RAM: The amount of RAM you have matters, because swapping things in and out of RAM is much faster than reading and writing to a hard drive, which is what happens when RAM is full. Since MTs often have multiple applications running simultaneously, RAM should be high on your priority list. Of note, 32-bit versions of Windows can’t take advantage of more than 4GB, but 64-bit versions can.
USB ports: USB stands for universal serial bus, a type of connection used to connect external devices to a computer. You can’t have too many USB ports — they’re currently the top connection type for plugging in new stuff. Things that typically plug into a USB port include keyboards, mice/trackballs, printers, external hard drives, and most transcription foot pedals.
Graphics: Whatever graphics processor comes built into your computer will do, but if you add a graphics card, you’ll get much better performance for activities like watching videos.
Most important, pay attention to the number of graphics ports you can connect a monitor to. A desktop computer should have at least two of them. You may not use both right off the bat, but if you stick with MT work, you’re likely to want to hook up a second monitor.
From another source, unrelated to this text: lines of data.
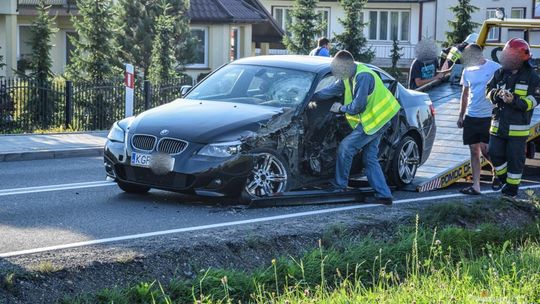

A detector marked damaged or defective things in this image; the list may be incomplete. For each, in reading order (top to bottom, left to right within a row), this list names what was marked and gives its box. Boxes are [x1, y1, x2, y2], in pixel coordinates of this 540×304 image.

broken headlight [107, 121, 125, 143]
broken headlight [197, 141, 242, 158]
damaged front wheel [243, 149, 292, 200]
shattered body panel [103, 55, 436, 197]
damaged black bmw sedan [103, 55, 436, 200]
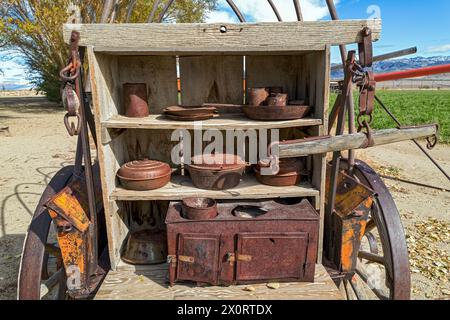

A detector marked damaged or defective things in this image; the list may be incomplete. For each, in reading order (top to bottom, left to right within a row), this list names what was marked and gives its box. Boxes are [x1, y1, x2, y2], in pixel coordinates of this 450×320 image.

rusty cast iron pot [123, 82, 149, 117]
rusty cooking utensil [123, 82, 149, 117]
rusty dutch oven [123, 82, 149, 117]
rusty cast iron pot [248, 87, 268, 106]
rusty cast iron pan [243, 105, 312, 121]
rusty cooking utensil [244, 105, 312, 121]
rusty cast iron pot [117, 159, 171, 190]
rusty dutch oven [117, 159, 171, 190]
rusty cooking utensil [117, 159, 171, 190]
rusty cast iron pan [117, 159, 171, 190]
rusty cast iron pan [187, 153, 246, 190]
rusty cooking utensil [188, 153, 248, 190]
rusty cast iron pot [188, 154, 248, 190]
rusty dutch oven [188, 154, 248, 190]
rusty cast iron pot [253, 157, 306, 186]
rusty cooking utensil [253, 157, 306, 186]
rusty dutch oven [253, 158, 306, 188]
rusty cast iron pot [182, 198, 219, 220]
rusty cast iron pan [182, 198, 219, 220]
rusty cooking utensil [182, 198, 219, 220]
rusty dutch oven [182, 198, 219, 220]
rusty cast iron pot [121, 230, 167, 264]
rusty cooking utensil [121, 230, 167, 264]
rusty cast iron pan [121, 230, 167, 264]
rusty dutch oven [121, 230, 167, 264]
rusty metal box [166, 199, 320, 286]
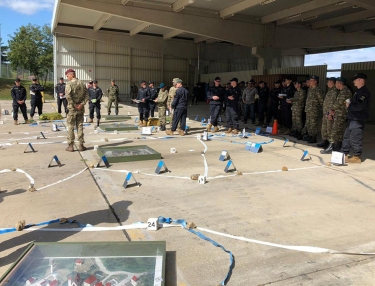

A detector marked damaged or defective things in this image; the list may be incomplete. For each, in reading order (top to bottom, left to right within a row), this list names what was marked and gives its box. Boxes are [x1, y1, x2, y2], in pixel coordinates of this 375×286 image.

cracked concrete ground [0, 98, 375, 284]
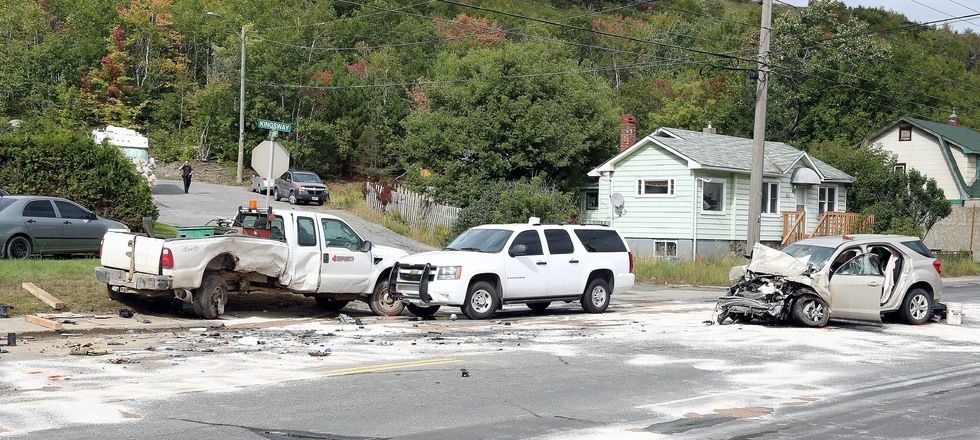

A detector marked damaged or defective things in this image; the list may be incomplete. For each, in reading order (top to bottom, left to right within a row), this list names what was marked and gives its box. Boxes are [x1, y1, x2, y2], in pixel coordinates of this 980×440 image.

damaged white pickup truck bed [94, 208, 408, 318]
damaged silver suv [716, 237, 944, 326]
damaged white pickup truck bed [716, 237, 944, 326]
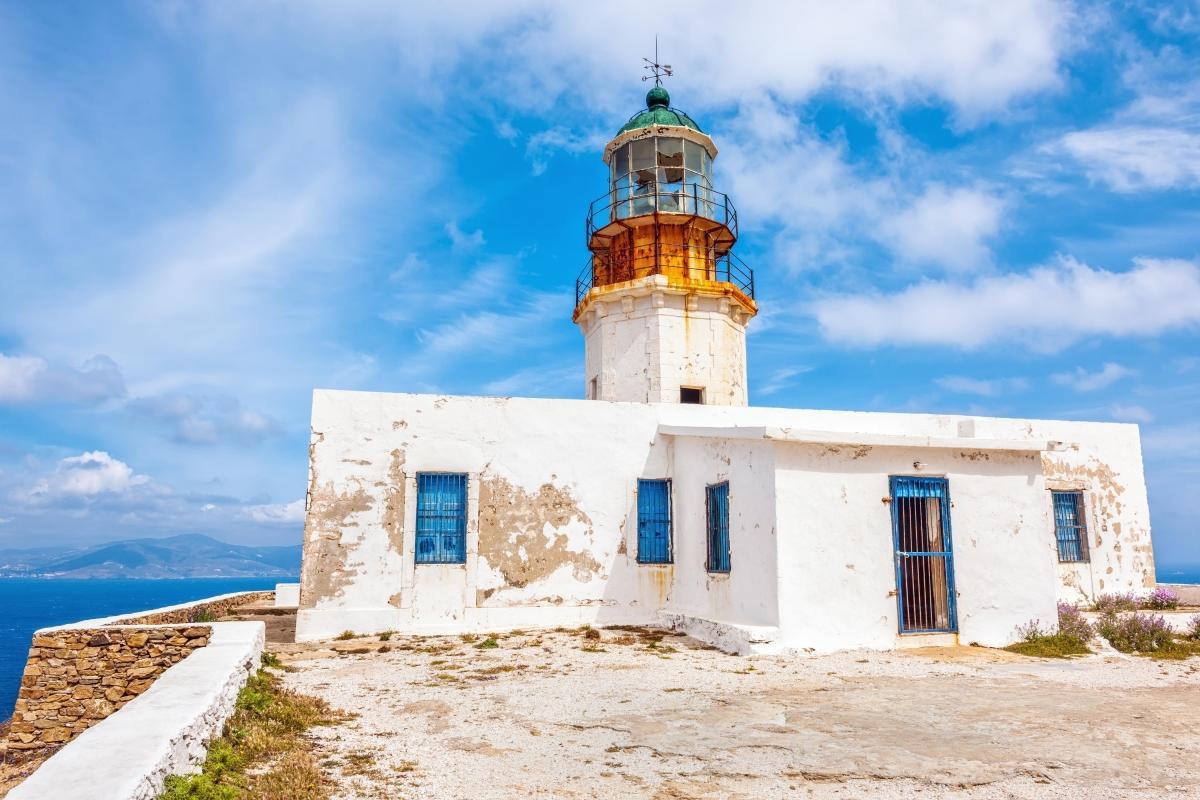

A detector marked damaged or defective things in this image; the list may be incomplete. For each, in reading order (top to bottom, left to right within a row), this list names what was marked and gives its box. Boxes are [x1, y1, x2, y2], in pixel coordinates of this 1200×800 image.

peeling paint wall [292, 392, 1152, 648]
You may be wondering about sound capabilities; after all, you’re going to be listening to a lot of dictation audio on this computer. From the computer specs perspective, the integrated sound provided on typical motherboard should do the job fine.
Some medical transcriptionists opt to install a dedicated sound card and are thrilled with the results. Usually, though, unintelligible dictation is a result of something other than the quality of your sound system.